Aaron Ballman via Phabricator via cfe-commits cfe-commits at lists.llvm.org
Tue Nov 6 19:04:11 PST 2018


aaron.ballman added inline comments.


================
Comment at: clang-tools-extra/clang-tidy/zircon/FblLimitsCheck.cpp:47
+    SrcMgr::CharacteristicKind FileType) {
+  if (FileName == "fbl/limits.h") {
+    unsigned End = std::strcspn(SM.getCharacterData(HashLoc), "\n") + 1;
----------------
juliehockett wrote:
> aaron.ballman wrote:
> > juliehockett wrote:
> > > aaron.ballman wrote:
> > > > Does this also work on platforms where the path separator is `\` instead of `/`? What about case insensitive file systems where it may be spelled `LiMiTs.H`? Does this properly handle a case like:
> > > > ```
> > > > #define LIMITS "fbl/limits.h"
> > > > #include LIMITS
> > > > ```
> > > > (Should add test cases for all of these scenarios.)
> > > Since this is a migration for our own codebase, we know we don't have any code that uses any variation other than <fbl/limits.h> and so hardcoding that is acceptable to us here.
> > Then why should this check be a public one, rather than an internal check?
> I explained this on the other one, but for completeness: 
> 
> 
> So yes, this check is for a migration, and we would delete it once regressions weren't possible.
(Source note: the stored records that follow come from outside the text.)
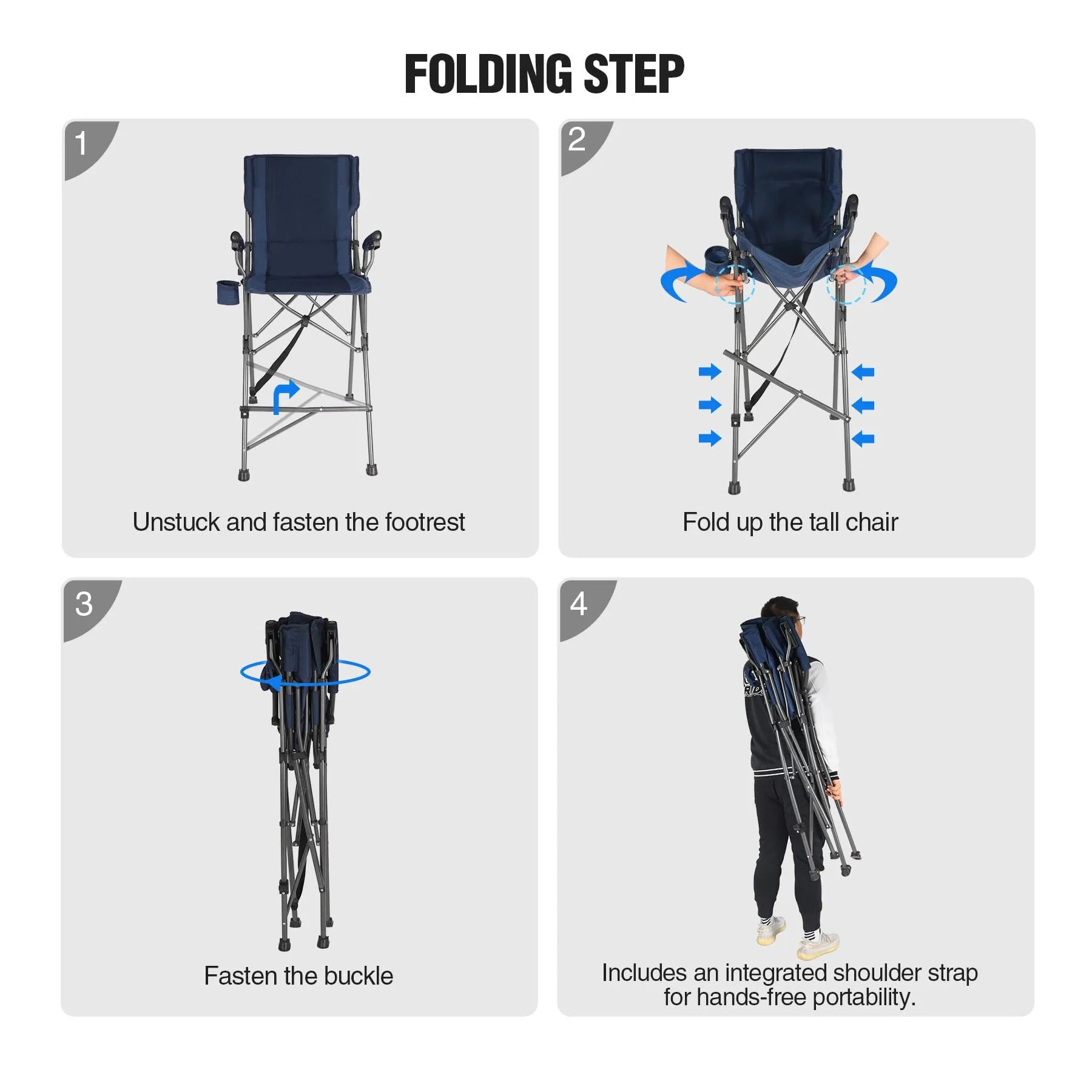 FOLDING STEP

1

Unstuck and fasten the footrest

2

Fold up the tall chair

3

Fasten the buckle

4

Includes an integrated shoulder strap for hands-free portability.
We would like the suite to be in upstream, however, because we use the ToT llvm/clang/tools/etc, and don't want to have to fork just to use clang-tidy for this sort of thing. Since clang-tidy doesn't provide any way to have external checks to the tool itself, upstreaming is the most ideal option.
> 
> Orthogonal to our particular build setup, it'd also be nice to have an example of this sort of migration done by clang-tidy in-tree. There has been a lot of discussion recently about doing migrations with clang-tidy, but it's always describing an internal migration that uses a forked tree and a private suite of checks that can't be released.
I don't think it's reasonable to expect the community to bear the maintenance burden for internal-only checks for an organization. I definitely understand the desire not to carry around a fork of clang-tidy for this, but that doesn't seem like a good reason for us to spend cycles reviewing these patches, maintaining them, and then eventually removing them.

We have some precedent in that we have clang-tidy checks for llvm coding standards or google coding standards, etc but those are also used outside of the particular community for which they're named. In this case, I don't think the functionality is useful to anyone except Google. Is that correct?